SV.INCORRECT_RESOURCE_HANDLING.URH
Insecure resource handling-allocation and release
Resource management issues can lead to over-consumption or exhaustion of resources. When a resource is allocated, it's important to release the resource properly and account for all potential exit paths. Similarly, the code needs to keep track of requests and releases, so that a resource isn't requested after it's been released. This type of defect often occurs in function exits for exceptions or error handling.
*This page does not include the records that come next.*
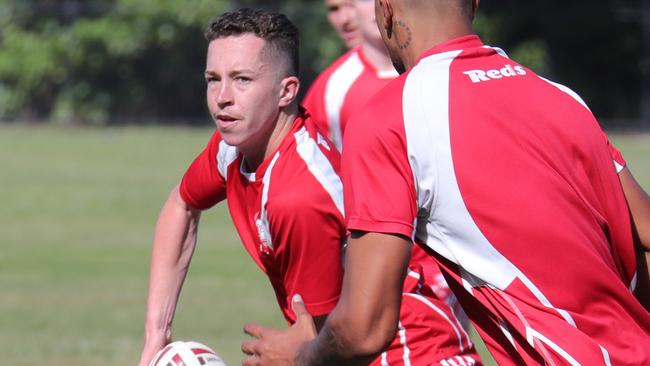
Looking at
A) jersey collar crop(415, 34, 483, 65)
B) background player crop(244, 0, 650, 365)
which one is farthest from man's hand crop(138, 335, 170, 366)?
jersey collar crop(415, 34, 483, 65)

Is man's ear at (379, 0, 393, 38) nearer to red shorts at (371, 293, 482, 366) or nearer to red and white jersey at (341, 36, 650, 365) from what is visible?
red and white jersey at (341, 36, 650, 365)

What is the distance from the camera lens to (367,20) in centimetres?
661

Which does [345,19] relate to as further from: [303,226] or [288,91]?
[303,226]

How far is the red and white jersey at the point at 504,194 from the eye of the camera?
122 inches

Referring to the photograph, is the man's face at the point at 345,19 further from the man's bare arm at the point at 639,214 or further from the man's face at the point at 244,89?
the man's bare arm at the point at 639,214

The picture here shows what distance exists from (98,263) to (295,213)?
980 centimetres

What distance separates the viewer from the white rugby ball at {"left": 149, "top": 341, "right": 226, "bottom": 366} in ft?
14.3

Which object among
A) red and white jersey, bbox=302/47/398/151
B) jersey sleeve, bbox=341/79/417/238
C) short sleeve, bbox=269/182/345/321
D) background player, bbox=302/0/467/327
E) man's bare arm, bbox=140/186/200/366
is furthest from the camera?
red and white jersey, bbox=302/47/398/151

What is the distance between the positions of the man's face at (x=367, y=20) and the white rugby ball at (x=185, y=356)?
2560 millimetres

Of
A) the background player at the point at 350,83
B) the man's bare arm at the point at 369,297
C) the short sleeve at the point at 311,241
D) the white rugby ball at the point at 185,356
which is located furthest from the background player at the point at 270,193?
the background player at the point at 350,83

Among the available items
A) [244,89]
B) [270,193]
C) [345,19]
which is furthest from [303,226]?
[345,19]

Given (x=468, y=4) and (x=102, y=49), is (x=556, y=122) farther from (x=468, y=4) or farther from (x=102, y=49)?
(x=102, y=49)

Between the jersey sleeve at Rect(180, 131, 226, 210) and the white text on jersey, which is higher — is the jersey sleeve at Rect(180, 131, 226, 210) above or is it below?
below

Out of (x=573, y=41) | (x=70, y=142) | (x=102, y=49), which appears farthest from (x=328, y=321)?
(x=573, y=41)
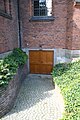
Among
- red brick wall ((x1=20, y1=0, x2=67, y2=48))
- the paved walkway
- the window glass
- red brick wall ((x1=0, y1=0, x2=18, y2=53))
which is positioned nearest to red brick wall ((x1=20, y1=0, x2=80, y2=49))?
red brick wall ((x1=20, y1=0, x2=67, y2=48))

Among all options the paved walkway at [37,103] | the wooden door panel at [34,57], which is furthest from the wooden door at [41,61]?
the paved walkway at [37,103]

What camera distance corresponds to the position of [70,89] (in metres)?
6.20

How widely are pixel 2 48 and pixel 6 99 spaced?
10.8 feet

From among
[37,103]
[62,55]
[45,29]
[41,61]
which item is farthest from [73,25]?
[37,103]

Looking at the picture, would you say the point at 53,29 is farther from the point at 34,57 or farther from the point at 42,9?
the point at 34,57

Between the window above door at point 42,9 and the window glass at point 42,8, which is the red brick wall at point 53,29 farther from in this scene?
the window glass at point 42,8

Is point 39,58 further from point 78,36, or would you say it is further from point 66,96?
point 66,96

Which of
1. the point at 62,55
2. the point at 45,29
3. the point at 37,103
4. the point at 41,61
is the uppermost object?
the point at 45,29

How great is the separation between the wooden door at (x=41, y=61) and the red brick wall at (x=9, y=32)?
5.55 ft

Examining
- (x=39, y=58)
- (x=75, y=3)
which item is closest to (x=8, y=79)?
(x=39, y=58)

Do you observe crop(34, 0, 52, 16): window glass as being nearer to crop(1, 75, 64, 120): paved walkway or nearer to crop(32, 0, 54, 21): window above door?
crop(32, 0, 54, 21): window above door

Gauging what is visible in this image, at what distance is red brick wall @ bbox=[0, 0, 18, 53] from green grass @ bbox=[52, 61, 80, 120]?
3.39 metres

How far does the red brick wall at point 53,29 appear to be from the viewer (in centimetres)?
1093

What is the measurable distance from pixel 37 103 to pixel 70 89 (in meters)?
2.08
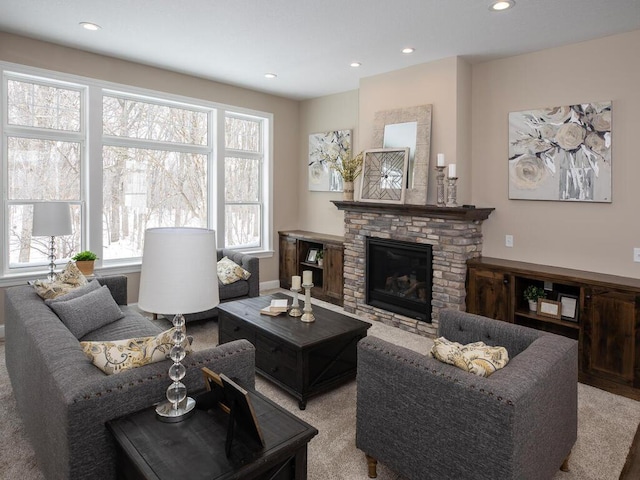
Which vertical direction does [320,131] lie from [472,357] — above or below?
above

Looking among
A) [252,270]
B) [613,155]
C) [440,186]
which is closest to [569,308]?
[613,155]

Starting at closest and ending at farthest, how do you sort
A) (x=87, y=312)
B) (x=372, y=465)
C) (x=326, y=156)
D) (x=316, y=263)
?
(x=372, y=465), (x=87, y=312), (x=316, y=263), (x=326, y=156)

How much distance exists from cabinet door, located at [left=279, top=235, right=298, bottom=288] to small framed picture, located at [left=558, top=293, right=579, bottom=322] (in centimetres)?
360

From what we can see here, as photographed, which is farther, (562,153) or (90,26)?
(562,153)

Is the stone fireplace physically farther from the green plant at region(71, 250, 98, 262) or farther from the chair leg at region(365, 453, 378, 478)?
the green plant at region(71, 250, 98, 262)

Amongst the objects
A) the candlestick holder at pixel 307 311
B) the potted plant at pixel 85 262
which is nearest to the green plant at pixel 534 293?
the candlestick holder at pixel 307 311

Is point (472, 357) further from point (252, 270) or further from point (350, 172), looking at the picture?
point (350, 172)

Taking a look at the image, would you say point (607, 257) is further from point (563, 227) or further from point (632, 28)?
point (632, 28)

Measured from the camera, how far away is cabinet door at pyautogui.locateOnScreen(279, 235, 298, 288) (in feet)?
20.8

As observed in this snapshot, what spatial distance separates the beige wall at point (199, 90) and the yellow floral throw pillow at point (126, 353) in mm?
3413

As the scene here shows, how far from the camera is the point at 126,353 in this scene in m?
1.91

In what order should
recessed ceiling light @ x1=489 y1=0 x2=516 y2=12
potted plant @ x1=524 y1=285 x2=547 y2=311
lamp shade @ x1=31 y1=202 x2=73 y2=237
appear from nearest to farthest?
1. recessed ceiling light @ x1=489 y1=0 x2=516 y2=12
2. lamp shade @ x1=31 y1=202 x2=73 y2=237
3. potted plant @ x1=524 y1=285 x2=547 y2=311

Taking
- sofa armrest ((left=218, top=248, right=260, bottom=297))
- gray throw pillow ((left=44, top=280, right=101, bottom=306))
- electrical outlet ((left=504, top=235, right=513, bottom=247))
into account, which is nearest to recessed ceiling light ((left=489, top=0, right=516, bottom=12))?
electrical outlet ((left=504, top=235, right=513, bottom=247))

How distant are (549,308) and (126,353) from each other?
11.2 ft
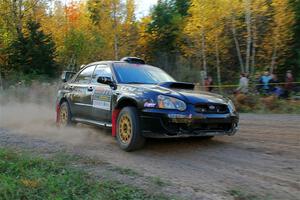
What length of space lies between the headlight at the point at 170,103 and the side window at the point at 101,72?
5.66 feet

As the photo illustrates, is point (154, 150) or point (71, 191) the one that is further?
point (154, 150)

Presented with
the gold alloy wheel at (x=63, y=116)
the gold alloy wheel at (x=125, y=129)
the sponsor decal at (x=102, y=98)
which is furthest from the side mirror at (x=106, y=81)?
the gold alloy wheel at (x=63, y=116)

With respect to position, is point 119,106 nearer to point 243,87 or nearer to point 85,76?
point 85,76

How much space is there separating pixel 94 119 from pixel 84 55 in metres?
29.4

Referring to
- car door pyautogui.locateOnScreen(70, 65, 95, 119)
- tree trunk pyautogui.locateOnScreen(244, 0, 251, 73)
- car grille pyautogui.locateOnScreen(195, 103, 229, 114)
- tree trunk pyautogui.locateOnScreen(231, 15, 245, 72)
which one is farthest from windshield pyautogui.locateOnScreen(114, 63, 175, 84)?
tree trunk pyautogui.locateOnScreen(231, 15, 245, 72)

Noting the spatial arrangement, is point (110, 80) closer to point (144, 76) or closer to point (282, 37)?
point (144, 76)

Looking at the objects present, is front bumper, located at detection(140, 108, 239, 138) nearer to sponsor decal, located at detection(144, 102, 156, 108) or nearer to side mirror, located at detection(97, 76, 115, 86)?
sponsor decal, located at detection(144, 102, 156, 108)

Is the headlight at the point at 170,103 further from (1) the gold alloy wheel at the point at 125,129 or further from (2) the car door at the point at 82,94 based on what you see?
(2) the car door at the point at 82,94

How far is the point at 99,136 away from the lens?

The SV.INCORRECT_RESOURCE_HANDLING.URH checker flags situations in which a resource is requested after it may have been released. The checker analyzes the following POSIX resources for incorrect resource handling:
- Standard input/output resources: file descriptors, file, and pipe streams
- X/Open System Interface (XSI) resources: messages, semaphores, and shared memory
- Realtime resources: message queues, semaphores, shared memory, typed memory objects, process spawning, clocks, and timers
- Thread resources: threads, mutexes, conditional variables, barriers, read/write lock objects, and spin lock objects
- Sockets
- Traces
For more information, see the latest issue of The Open Group Base Specifications.
Vulnerability and risk
Although this situation is not really a security risk, incorrect error handling can result in software reliability problems, and possibly in exposing sensitive data. If an attacker can intentionally trigger a resource leak, a resource pool could be reduced to the point of denial-of-service (DoS).
Mitigation and prevention
It's good practice to ensure that all resources allocated are subsequently freed, and to be consistent with allocation and release of resources in a function and in an application. Error conditions, in particular, should always be checked to make sure that resources are assigned and freed appropriately.
Vulnerable code example
#include <stdio.h>
#include <mqueue.h>
void message_released(const char* name, const char* data1, const char* data2)
{
char c;
mqd_t h;
if ((h = mq_open(name, O_RDWR)) != (mqd_t)-1)
{
mq_receive(h, &c, 1, NULL);
if (c == '1')
mq_send(h, data1, strlen(data1)+1, 2);
else
if (c == '2')
mq_send(h, data2, strlen(data2)+1, 2);
mq_close(h);
printf("OK.\n");
mq_send(h, "OK.", 3, 2); // ERROR
}
else
{
fprintf(stderr, "'mq_open' failed for %s\n", name);
}
}
Klocwork produces an issue report at line 20, indicating that handler 'h', which is the result of a call to 'mq_open', was used after it was released in line 18. Incorrect resource handling like this can cause software reliability problems.
Fixed code example
#include <stdio.h>
#include <mqueue.h>
void message_released(const char* name, const char* data1, const char* data2)
{
char c;
mqd_t h;
if ((h = mq_open(name, O_RDWR)) != (mqd_t)-1)
{
mq_receive(h, &c, 1, NULL);
if (c == '1')
mq_send(h, data1, strlen(data1)+1, 2);
else
if (c == '2')
mq_send(h, data2, strlen(data2)+1, 2);
printf("OK.\n");
mq_send(h, "OK.", 3, 2);
mq_close(h);
}
else
{
fprintf(stderr, "'mq_open' failed for %s\n", name);
}
}
In the fixed code example, handler 'h' isn't released until line 21, after the call to 'mq_send'.